Le forme della conquista

Quando Cortez arriva in territorio azteca, a governare questo regno che si fonda sul triplice strumento di guerre, tributi e sacrifici, si trova Montezuma II, bisnipote del primo Montezuma, che si impegna in un pericoloso processo di ulteriore assolutizzazione del potere. Quando nell’aprile del 1519 Montezuma viene informato dello sbarco spagnolo esita e continuerà a esitare a lungo: non sa se accogliere Cortez come un dio (il dio sacerdote Quetzalcoatl, il Serpente Piumato di Tula, antica città Tolteca conquistata dagli Aztechi, che torna per riappropriarsi del suo regno) oppure come il peggior nemico. Gli spagnoli, pochi di numero, iniziano a prendere contatti con il territorio e a intenderne le caratteristiche, sfruttando le rivalità interne e lo spirito di rivolta delle città e delle etnie sottomesse agli Aztechi di Tenochtitlàn. Il giorno 8 novembre 1519 Montezuma decide di incontrare i nuovi arrivati. Questa è l’impressione che Tenochtitlàn imprime su uno di loro, Bernal Diaz del Castillo: “Contemplando tali meravigliose visioni non sapevamo che dire e dubitavamo della realtà di ciò che vedevamo dinanzi a noi …edifici e templi smisurati sorgevano dall’acqua, tutti fatti di pietra … di fronte a noi stava la grande città del Messico e noi non eravamo in tutto più di quattrocento soldati …ripeto che stetti a lungo in ammirazione, convinto che non si sarebbe più scoperta una terra più bella. E dire che di tutto questo non resta ormai pietra su pietra: tutto è andato distrutto, tutto perduto”. Montezuma si consegna volontariamente agli Spagnoli: nessuna fonte spiega se per timore verso Cortez-dio o perché non si sentisse sicuro dell’appoggio dell’aristocrazia guerriera e delle altre città dell’impero per l’eventuale guerra di difesa. Viene tenuto sotto custodia dagli Spagnoli che si insediano nel suo palazzo e muore misteriosamente poco tempo dopo (ucciso da uno dei suoi? O più probabilmente giustiziato dagli Spagnoli che eliminano così il vertice del potere, la guida politica e spirituale del popolo che si accingono a sottomettere?).

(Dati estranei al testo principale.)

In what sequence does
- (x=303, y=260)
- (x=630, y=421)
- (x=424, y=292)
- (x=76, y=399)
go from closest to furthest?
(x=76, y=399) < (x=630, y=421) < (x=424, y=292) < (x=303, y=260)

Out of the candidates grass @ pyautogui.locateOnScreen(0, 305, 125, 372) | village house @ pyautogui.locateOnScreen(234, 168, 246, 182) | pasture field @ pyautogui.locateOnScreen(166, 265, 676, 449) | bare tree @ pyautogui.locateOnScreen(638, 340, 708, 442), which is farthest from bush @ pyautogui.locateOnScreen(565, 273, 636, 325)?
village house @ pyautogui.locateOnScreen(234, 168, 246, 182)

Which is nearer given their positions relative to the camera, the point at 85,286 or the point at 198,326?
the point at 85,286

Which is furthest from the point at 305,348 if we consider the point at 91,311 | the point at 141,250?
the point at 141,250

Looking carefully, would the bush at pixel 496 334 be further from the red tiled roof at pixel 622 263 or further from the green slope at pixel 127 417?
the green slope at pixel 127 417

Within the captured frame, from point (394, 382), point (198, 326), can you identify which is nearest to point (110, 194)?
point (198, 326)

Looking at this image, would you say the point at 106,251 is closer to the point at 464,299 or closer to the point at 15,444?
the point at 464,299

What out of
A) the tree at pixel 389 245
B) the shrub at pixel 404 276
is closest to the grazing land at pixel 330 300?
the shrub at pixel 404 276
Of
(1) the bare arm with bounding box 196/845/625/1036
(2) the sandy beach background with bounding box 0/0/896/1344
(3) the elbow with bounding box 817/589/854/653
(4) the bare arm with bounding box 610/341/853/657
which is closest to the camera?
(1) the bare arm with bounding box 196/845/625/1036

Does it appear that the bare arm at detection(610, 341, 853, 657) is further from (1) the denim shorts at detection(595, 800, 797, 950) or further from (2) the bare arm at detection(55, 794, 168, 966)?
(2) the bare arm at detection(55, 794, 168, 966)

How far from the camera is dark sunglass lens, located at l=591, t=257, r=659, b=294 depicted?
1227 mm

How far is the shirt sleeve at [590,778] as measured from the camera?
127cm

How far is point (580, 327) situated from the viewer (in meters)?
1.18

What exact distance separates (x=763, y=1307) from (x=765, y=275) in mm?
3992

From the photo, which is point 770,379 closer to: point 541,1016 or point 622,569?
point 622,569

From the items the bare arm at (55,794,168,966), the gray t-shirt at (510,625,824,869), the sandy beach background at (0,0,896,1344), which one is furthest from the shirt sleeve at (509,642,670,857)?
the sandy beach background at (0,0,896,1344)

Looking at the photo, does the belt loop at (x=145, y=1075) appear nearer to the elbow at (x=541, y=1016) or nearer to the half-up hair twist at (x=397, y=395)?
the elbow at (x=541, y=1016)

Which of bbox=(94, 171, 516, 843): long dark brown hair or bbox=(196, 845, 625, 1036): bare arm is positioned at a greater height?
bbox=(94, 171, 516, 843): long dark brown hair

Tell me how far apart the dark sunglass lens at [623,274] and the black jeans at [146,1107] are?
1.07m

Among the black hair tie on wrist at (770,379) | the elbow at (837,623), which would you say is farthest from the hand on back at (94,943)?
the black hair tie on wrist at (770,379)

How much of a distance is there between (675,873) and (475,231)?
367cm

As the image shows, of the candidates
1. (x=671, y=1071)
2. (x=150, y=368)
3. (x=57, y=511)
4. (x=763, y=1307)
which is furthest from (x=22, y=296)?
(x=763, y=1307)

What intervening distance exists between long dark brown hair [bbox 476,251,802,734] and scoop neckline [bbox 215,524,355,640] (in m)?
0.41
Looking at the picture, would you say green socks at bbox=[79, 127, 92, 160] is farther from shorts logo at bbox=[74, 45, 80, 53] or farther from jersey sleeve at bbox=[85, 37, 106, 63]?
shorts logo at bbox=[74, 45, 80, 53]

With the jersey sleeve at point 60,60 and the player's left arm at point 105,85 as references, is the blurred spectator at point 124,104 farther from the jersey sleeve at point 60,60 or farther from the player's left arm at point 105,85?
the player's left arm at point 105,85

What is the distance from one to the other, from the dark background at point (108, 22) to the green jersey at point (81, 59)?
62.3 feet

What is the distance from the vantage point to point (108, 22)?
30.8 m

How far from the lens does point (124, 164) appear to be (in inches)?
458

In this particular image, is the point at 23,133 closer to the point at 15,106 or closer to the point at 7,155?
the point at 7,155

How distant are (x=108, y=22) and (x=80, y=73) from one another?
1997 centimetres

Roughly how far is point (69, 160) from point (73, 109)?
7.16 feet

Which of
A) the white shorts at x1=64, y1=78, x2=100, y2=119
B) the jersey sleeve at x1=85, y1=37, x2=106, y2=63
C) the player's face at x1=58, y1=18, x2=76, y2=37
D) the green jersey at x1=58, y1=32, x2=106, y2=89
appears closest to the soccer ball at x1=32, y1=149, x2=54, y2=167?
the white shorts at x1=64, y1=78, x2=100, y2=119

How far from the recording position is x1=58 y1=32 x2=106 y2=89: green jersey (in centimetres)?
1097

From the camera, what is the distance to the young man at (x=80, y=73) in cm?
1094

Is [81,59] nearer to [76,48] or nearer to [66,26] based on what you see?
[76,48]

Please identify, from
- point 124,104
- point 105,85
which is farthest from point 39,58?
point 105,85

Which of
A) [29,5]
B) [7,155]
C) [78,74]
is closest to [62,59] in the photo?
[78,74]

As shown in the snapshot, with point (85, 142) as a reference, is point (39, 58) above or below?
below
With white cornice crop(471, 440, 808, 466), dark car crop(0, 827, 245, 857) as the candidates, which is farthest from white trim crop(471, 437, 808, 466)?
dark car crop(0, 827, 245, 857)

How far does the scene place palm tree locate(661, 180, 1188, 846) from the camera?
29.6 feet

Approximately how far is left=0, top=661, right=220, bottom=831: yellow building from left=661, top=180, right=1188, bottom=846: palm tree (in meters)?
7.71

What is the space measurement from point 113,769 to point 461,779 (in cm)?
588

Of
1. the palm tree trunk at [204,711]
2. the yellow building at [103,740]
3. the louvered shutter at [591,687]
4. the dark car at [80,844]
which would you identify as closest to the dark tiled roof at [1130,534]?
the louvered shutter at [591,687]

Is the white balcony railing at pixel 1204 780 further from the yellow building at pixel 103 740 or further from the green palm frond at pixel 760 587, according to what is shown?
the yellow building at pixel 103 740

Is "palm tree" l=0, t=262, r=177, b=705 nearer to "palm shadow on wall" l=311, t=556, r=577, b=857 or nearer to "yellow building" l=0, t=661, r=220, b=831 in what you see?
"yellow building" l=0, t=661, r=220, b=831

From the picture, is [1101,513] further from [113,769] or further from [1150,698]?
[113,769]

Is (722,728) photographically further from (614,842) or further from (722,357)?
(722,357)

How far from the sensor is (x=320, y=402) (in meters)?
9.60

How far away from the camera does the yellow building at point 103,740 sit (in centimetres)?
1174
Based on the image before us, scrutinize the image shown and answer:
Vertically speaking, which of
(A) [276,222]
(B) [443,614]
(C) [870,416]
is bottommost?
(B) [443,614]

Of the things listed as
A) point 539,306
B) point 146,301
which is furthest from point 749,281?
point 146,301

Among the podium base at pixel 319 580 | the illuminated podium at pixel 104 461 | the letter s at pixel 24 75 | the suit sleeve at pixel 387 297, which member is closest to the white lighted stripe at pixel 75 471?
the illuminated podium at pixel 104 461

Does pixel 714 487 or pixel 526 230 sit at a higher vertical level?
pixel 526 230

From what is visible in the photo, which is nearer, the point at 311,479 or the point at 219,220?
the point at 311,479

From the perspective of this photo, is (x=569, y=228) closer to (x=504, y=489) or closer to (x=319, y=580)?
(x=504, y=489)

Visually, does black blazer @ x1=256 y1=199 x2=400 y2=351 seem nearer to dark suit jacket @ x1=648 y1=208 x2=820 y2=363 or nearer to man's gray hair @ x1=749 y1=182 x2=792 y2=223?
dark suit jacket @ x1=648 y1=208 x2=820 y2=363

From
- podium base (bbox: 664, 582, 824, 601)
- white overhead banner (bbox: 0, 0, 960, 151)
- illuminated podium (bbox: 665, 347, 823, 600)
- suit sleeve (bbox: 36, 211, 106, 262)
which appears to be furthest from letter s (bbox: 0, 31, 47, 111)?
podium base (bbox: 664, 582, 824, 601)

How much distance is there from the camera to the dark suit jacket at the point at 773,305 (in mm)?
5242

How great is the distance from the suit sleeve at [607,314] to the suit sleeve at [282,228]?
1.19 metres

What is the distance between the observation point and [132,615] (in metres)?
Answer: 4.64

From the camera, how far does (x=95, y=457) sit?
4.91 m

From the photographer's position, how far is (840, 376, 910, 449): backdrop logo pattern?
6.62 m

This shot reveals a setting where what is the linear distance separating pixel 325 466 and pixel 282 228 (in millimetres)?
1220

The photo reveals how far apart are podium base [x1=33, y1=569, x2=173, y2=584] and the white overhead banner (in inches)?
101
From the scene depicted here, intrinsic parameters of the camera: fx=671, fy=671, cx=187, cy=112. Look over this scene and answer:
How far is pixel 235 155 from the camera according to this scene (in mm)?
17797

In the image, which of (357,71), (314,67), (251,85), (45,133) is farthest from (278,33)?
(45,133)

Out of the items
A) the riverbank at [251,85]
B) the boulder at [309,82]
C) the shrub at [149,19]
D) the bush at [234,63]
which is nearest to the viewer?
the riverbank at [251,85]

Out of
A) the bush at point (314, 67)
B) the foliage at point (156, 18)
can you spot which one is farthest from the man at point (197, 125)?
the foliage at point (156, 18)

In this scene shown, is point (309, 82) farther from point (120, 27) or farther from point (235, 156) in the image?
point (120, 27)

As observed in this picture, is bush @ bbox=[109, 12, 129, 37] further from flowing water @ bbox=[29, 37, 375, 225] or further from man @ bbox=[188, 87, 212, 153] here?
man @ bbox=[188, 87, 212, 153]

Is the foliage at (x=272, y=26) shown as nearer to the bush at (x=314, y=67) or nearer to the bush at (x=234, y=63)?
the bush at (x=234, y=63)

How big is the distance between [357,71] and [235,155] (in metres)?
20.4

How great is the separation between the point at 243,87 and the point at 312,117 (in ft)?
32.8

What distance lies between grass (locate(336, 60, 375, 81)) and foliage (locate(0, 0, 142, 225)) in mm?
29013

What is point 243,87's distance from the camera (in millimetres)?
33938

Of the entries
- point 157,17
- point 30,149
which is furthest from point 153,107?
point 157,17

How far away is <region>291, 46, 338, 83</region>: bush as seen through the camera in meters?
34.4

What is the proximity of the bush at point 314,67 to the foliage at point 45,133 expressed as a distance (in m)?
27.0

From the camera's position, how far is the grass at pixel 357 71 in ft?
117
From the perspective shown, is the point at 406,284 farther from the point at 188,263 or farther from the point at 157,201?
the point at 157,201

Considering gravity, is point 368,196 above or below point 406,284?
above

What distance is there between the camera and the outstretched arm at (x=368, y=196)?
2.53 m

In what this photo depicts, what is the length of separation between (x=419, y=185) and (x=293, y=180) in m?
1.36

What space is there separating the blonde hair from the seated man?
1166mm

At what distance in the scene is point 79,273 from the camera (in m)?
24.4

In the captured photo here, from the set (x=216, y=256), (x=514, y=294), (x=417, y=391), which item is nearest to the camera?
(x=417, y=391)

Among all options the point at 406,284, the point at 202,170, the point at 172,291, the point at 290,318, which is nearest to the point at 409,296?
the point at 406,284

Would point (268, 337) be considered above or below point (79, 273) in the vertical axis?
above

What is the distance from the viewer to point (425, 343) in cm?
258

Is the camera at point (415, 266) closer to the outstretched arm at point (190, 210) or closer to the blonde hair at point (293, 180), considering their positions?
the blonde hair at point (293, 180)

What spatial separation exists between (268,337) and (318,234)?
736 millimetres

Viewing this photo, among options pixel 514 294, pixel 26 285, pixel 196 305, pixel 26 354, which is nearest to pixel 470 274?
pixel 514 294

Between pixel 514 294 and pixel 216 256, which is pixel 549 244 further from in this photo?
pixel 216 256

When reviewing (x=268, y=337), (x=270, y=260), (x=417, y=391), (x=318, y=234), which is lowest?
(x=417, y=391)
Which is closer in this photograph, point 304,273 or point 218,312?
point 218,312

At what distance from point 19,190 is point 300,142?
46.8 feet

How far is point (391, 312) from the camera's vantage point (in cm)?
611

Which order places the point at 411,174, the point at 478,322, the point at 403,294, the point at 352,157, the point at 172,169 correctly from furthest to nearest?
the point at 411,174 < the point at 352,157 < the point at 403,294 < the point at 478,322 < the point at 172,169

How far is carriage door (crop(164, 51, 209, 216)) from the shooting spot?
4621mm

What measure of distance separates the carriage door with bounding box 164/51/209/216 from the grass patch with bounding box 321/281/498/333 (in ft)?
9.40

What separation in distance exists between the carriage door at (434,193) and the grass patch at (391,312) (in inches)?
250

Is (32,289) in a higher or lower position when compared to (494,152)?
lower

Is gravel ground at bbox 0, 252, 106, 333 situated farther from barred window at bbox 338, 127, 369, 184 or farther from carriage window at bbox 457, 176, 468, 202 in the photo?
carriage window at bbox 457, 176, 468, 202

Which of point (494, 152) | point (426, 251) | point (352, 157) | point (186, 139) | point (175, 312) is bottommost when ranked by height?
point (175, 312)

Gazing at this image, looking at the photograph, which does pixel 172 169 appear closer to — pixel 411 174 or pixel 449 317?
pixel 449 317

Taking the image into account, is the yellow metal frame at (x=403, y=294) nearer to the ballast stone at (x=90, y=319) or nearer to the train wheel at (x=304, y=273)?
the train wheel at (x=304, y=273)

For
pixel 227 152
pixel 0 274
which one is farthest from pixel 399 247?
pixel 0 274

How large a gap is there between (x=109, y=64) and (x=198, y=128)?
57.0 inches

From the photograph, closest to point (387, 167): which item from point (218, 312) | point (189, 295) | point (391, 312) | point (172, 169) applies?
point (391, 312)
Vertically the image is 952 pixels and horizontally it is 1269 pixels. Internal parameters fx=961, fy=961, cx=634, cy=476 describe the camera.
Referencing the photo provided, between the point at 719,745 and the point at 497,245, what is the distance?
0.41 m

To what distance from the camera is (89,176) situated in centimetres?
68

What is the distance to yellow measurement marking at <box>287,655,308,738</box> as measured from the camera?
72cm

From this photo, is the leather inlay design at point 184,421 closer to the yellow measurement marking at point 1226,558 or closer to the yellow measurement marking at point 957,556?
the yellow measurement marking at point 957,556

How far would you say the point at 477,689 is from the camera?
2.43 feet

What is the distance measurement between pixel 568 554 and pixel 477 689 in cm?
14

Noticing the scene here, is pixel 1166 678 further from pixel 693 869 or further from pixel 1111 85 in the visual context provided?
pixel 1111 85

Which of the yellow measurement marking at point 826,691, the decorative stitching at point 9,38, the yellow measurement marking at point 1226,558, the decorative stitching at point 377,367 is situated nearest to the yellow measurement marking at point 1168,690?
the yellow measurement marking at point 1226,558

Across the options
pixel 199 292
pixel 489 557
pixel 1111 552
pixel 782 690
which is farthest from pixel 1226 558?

Nell’organizzare il sistema di assoggettazione e controllo del nuovo territorio, trasformato nel Vicereame della Nuova Spagna con capitale a Città del Messico, gli Spagnoli si servono strumentalmente della Chiesa che interviene a svellere sistematicamente i pilastri della società azteca e a intaccare i privilegi che avevano distinto l’aristocrazia dal popolo e legittimato la sua autorità: chiude le scuole in cui da sempre i figli della nobiltà azteca apprendevano le antiche tradizioni; proibisce i sacrifici umani con il connesso cannibalismo rituale; abolisce la poligamia, fino a quel momento il sistema principe utilizzato per rafforzare i legami fra le famiglie nobili. Inoltre, gli evangelizzatori non esitano a impadronirsi dei figli della nobiltà per cristianizzarli e servirsene contro i genitori: consapevoli della resistenza opposta dagli adulti, i religiosi si impegnano particolarmente nella formazione dei giovani, li catechizzano e insegnano loro l’alfabeto occidentale per farne, dopo la conversione, agenti segreti e spie. Un elemento naturale interviene a destabilizzare la società indigena che, a partire dal XVI secolo, inizia a essere decimata da epidemie importate dagli europei: la natura delle malattie non è ben nota, si tratta probabilmente di varietà di tifo e vaiolo contro cui nulla può la limitatezza dei mezzi terapeutici coadiuvata dall’assenza di immunità acquisite. Sterminati dagli eserciti spagnoli, convertiti a forza dalla Chiesa, falcidiati dalle malattie, i sopravvissuti subiscono un ulteriore attacco ad opera del movimento riformatore illuminista nel XVIII secolo, quando lo Stato interviene imponendo dappertutto maestri di scuola e l’insegnamento della lingua spagnola. Contestualmente vengono abolite le manifestazioni più vistose della cultura indigena: le sacre rappresentazioni, le processioni e le feste. Anche l’uguaglianza di diritti civili e politici fra indios e spagnoli, decisa dalla Spagna e confermata dal Messico indipendente dal 1821, sotto l’apparenza della giustizia maschera il disconoscimento della specificità della cultura indigena. A Ciudad de Mexico, ingoiati dalla metropoli moderna, scompaiono i quartieri indigeni, lontani discendenti della Tenochtitlàn azteca. Agli indios non resta altro che cancellare se stessi e perdersi nella massa della popolazione meticcia.